For television viewers of a certain age, the 70s and excruciatingly 80s sitcom "Happy Days" spawned a metaphor far more enduring than anything Richie, Potsie or Chachi ever uttered on screen.
In an episode during the show's fifth season in 1977, cool guy Arthur "Fonzie" Fonzarelli performed a death defying water ski jump over a shark. "Happy Days" plodded along for seven more years. But connoisseurs regard this episode as the point at which the show lost its nostalgic raison d'etre and when its terminal point came into view.
Two decades later, a bright Internet entrepreneur started the Web site jumptheshark.com to chart when television programs begin the inexorable slide into what is, even by the standards of popular culture, nihilistic entertainment.
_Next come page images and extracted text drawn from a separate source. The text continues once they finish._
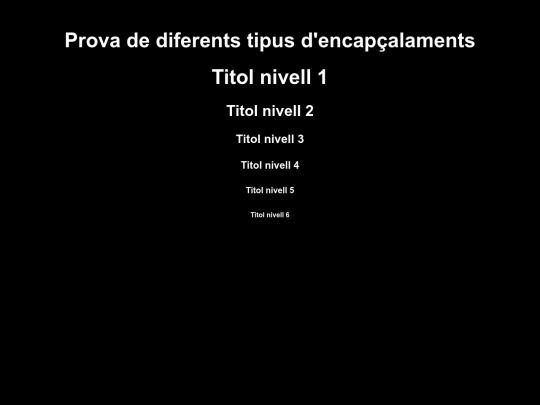 Prova de diferents tipus d'encapçalaments

Titol nivell 1

Titol nivell 2

Titol nivell 3

Titol nivell 4

Titol nivell 5

Titol nivell 6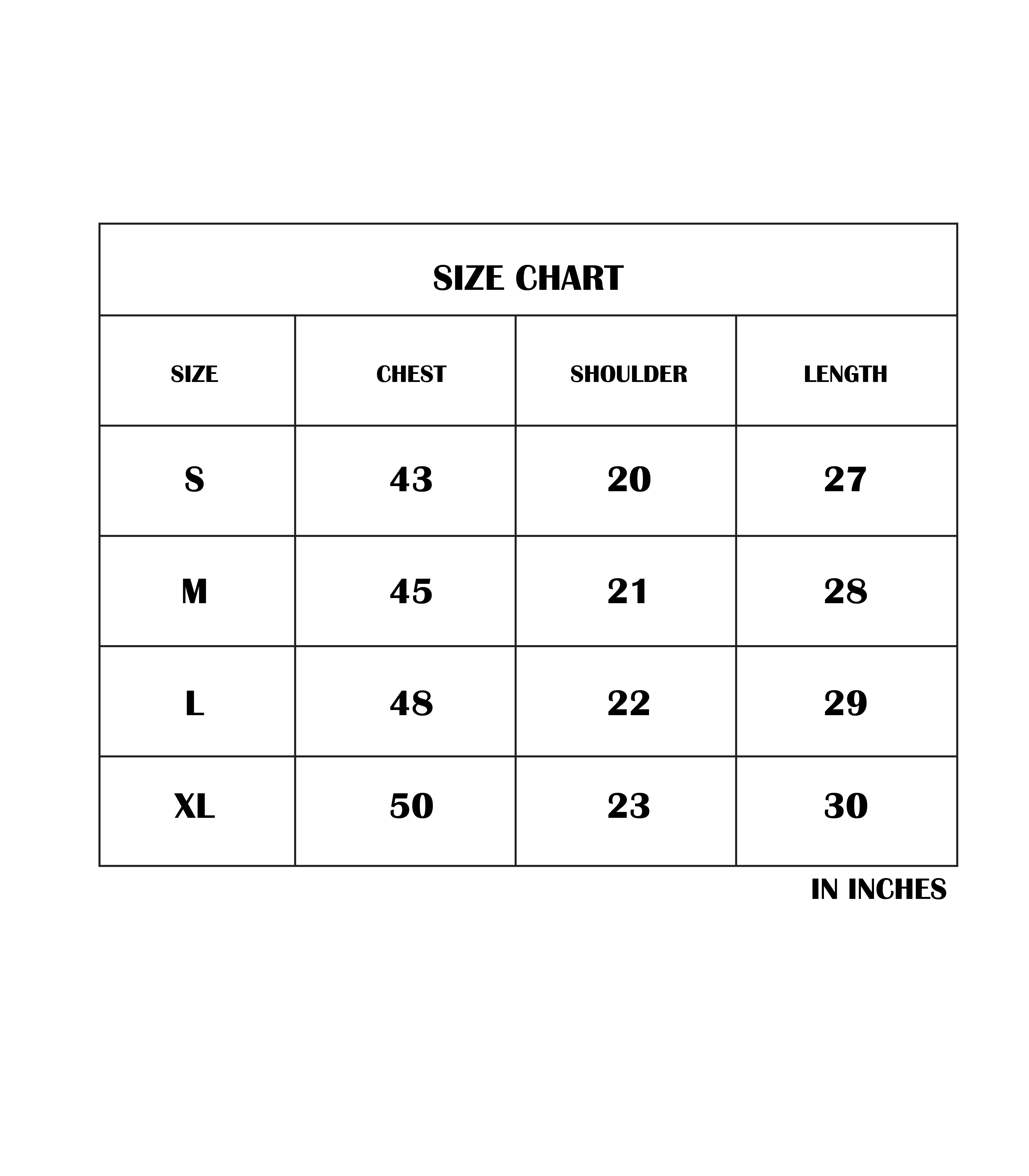 SIZE CHART

| SIZE | CHEST | SHOULDER | LENGTH |
|---|---|---|---|
| S | 43 | 20 | 27 |
| M | 45 | 21 | 28 |
| L | 48 | 22 | 29 |
| XL | 50 | 23 | 30 |

IN INCHES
Ever after, the phrase "jumping the shark" has denoted the tipping point at which absurdity trumps reality.
Sometime in the last two weeks, the sitcom known as "The Clinton Presidency" which had an eight-year run in the 90s and attempted a comeback effort in 2008 officially jumped the shark. It didn't look that way on March 4, when Hillary Clinton scored surprising victories over Barack Obama in the Texas and Ohio primaries.
Then, it looked as though a reprise of the well-liked "Comeback Kid" episode had put her back in contention for the Democratic presidential nomination. Hillary's red phone cameo tugged at sentimental heartstrings, reminding viewers of a classic 1964 production in which a president's recklessness caused a little girl picking daisy petals to be vaporized by an H-bomb.
And then the plot began to unravel.
Drama is no match for the harsh certainties of mathematics. And the mathematics of the Democratic primaries demonstrated that it was practically impossible for Clinton to win the nomination.
Go to Slate's online delegate calculator and give her an improbable 60-40 victory in all ten remaining primaries from Pennsylvania through South Dakota, and she still comes up short. Add in an imaginary revote that gives her 60 percent of Florida's delegates, and she still loses. Only if she were to add to all this a similarly fanciful win in an illusory do-over in Michigan would she finally overtake Obama in pledged delegates.
So the producers of "The Clinton Presidency" had to come up with something really imaginative. Initially they settled on a comedic theme that Obama, with virtuoso talent and an unassailable lead, would voluntarily play second fiddle in Hillary's Arkansas ensemble. Even canned laughter couldn't make that one work.
Then, in an act of desperation, it happened. The producers rewrote the undistinguished "Bosnia" episode from 1996, adding sniper fire and a daring dash to armored vehicles.
The scene rang hollow. The red phone moment that had put her up in the polls suddenly looked embarrassingly contrived. Why was she still in it? The absurdity of her continued candidacy was trumping reality. The race for the Democratic nomination had devolved into a nihilistic reality show for GOP viewers. Hillary had jumped the shark.
The campaign plods along, grasping at this theme and that. Hillary Clinton took her show on the road to Philadelphia, where fabulist Joe Wilson made a guest appearance.
Wilson was last seen with John Kerry in "Mission Impossible," holding harrowing talks with the leaders of Niger at the behest of his beautiful, secret agent wife. In the Clinton burlesque, he performs a poorly conceived act in which he endorses Hillary Clinton's vote to go to war in Iraq because, unlike him, she wasn't smart enough to know Bush was lying.
Now it's a Western, with Bill Clinton who had been banished from the set reappearing as six-shootin' "Bubba." "Saddle up," he tells the residents of Hope, spiritless after being manhandled by Obama's latte-sipping gang. "We're ridin' to Denver for a showdown."
Even if "The Clinton Presidency" runs another hundred episodes, the show is over. And the only people who don't seem to realize it are the ones in front of the camera.
Correction: In a previous column, I incorrectly stated Barack Obama calls for withdrawal from Iraq in six months. His plan has a 16-month time frame.